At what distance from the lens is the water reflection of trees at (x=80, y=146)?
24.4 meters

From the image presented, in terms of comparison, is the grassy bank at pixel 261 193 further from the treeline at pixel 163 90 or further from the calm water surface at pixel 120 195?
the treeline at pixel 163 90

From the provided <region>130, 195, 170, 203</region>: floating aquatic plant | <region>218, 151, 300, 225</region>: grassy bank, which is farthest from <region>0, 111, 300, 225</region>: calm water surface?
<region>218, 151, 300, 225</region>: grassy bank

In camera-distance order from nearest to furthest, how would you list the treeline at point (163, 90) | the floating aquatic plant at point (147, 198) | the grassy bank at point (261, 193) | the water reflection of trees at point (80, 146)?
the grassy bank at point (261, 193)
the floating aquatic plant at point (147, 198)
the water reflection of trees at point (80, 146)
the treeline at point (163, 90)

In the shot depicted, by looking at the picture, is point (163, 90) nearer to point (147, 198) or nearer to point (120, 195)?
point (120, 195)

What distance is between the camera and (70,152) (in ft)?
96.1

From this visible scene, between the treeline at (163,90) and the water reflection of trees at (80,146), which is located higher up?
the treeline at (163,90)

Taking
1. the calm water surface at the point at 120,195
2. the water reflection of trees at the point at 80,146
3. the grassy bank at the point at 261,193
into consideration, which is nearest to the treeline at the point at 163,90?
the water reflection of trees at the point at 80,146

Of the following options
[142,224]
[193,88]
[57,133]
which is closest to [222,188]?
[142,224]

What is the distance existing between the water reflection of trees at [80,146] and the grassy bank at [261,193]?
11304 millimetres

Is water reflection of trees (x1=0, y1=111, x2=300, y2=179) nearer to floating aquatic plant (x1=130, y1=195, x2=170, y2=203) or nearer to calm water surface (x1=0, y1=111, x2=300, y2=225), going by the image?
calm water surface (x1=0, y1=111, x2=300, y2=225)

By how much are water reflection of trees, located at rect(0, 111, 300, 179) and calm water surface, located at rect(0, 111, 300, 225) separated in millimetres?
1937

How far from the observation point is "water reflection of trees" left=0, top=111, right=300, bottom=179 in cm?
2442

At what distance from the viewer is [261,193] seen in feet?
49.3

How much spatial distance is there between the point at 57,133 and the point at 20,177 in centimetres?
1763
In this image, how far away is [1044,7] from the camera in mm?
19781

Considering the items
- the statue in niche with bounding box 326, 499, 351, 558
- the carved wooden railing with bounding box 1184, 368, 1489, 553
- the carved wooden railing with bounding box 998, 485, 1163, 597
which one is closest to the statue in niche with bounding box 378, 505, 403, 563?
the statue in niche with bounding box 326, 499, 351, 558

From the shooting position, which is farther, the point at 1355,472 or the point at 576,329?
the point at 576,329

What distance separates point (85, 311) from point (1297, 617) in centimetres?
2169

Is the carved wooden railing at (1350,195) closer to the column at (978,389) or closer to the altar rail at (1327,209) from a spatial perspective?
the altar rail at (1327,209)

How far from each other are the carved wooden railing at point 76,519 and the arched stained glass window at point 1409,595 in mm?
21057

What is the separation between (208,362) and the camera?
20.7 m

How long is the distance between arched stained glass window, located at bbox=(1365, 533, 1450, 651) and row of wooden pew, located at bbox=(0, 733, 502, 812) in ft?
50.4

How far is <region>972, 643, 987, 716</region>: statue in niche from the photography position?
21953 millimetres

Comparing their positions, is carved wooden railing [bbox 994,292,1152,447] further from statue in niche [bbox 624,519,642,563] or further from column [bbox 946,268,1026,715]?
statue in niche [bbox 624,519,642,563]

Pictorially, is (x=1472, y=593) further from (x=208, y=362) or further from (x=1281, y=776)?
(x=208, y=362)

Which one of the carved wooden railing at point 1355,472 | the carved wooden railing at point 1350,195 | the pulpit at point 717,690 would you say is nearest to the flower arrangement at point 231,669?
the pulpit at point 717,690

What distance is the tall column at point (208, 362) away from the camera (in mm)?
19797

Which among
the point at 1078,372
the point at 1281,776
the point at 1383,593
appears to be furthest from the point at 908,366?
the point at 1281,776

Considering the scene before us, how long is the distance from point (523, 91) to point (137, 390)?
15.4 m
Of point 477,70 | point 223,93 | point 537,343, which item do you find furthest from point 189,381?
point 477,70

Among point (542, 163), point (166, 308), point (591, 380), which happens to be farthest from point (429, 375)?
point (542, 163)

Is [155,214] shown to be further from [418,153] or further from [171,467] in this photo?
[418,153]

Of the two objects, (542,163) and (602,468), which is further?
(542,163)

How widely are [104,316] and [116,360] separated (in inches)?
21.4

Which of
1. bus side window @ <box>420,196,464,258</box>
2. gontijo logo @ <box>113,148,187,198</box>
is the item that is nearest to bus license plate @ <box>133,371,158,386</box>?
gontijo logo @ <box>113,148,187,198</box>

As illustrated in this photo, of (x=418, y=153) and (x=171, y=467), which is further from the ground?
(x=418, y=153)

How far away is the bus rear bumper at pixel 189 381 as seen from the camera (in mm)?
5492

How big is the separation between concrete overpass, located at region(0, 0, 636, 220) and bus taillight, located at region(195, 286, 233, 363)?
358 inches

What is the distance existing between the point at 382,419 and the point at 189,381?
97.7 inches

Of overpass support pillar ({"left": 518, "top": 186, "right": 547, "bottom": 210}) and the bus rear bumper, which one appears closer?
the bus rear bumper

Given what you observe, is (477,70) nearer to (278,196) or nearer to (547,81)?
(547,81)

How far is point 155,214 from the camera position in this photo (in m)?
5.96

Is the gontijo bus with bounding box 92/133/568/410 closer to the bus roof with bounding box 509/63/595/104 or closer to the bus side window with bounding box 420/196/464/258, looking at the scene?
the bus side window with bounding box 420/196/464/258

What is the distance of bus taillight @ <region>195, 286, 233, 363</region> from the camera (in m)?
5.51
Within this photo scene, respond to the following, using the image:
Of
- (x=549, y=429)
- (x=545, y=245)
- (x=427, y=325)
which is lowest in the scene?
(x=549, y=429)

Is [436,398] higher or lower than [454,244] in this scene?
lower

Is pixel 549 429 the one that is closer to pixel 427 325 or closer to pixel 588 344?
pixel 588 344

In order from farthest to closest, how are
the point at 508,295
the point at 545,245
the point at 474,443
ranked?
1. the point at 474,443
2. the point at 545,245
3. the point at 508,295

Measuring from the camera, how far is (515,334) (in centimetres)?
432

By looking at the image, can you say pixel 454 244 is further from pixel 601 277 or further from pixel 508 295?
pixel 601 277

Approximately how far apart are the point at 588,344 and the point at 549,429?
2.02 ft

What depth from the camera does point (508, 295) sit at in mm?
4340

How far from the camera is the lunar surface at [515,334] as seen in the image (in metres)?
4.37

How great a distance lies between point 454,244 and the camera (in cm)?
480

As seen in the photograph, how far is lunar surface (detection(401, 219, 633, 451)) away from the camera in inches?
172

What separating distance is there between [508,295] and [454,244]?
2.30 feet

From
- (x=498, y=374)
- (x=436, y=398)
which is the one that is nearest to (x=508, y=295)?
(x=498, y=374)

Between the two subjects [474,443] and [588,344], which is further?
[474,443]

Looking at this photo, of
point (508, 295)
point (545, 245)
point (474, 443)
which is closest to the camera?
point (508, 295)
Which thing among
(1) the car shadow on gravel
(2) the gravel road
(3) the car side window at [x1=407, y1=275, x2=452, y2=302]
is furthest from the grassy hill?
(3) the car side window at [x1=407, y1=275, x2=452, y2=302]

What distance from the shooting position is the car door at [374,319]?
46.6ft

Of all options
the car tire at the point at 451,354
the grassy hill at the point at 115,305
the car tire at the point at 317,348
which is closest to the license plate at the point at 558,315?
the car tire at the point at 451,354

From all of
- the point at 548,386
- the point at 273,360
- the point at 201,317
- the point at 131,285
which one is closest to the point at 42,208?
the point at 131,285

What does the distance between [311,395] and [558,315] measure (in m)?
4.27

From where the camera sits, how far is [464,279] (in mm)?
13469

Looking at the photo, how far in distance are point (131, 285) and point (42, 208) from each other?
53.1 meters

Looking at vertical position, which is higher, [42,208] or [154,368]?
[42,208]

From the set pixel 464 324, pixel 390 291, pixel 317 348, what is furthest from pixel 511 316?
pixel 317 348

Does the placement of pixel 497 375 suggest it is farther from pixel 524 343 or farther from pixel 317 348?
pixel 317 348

* * *

Copy out exactly the lines running from the line with "Between the two" to the end of the records, inclusive.

* Finished task
Between the two subjects [474,443] and [588,344], which is further?
[474,443]

Looking at this photo, of
point (508, 295)
point (545, 245)
point (474, 443)
which is closest to the camera?
point (508, 295)
Which thing among
(1) the car shadow on gravel
(2) the gravel road
(3) the car side window at [x1=407, y1=275, x2=452, y2=302]
is furthest from the grassy hill?
(3) the car side window at [x1=407, y1=275, x2=452, y2=302]

What distance from the shooting position is the car door at [374,319]?
46.6ft

Of all options
the car tire at the point at 451,354
the grassy hill at the point at 115,305
the car tire at the point at 317,348
which is closest to the license plate at the point at 558,315?
the car tire at the point at 451,354

From all of
- the point at 548,386
- the point at 273,360
- the point at 201,317
- the point at 131,285
which one is closest to the point at 42,208?
the point at 131,285

What does the distance between [311,395] and [558,315] measure (in m)?
4.27

From where the camera sits, how far is [464,279] (in mm)?
13469

Looking at the photo, how far in distance are point (131, 285) and point (42, 208) from each other?
53.1 meters

Looking at vertical position, which is higher, [42,208] or [154,368]?
[42,208]

From the set pixel 464 324, pixel 390 291, pixel 317 348, what is furthest from pixel 511 316?
pixel 317 348

Does the placement of pixel 497 375 suggest it is farther from pixel 524 343 or farther from pixel 317 348?
pixel 317 348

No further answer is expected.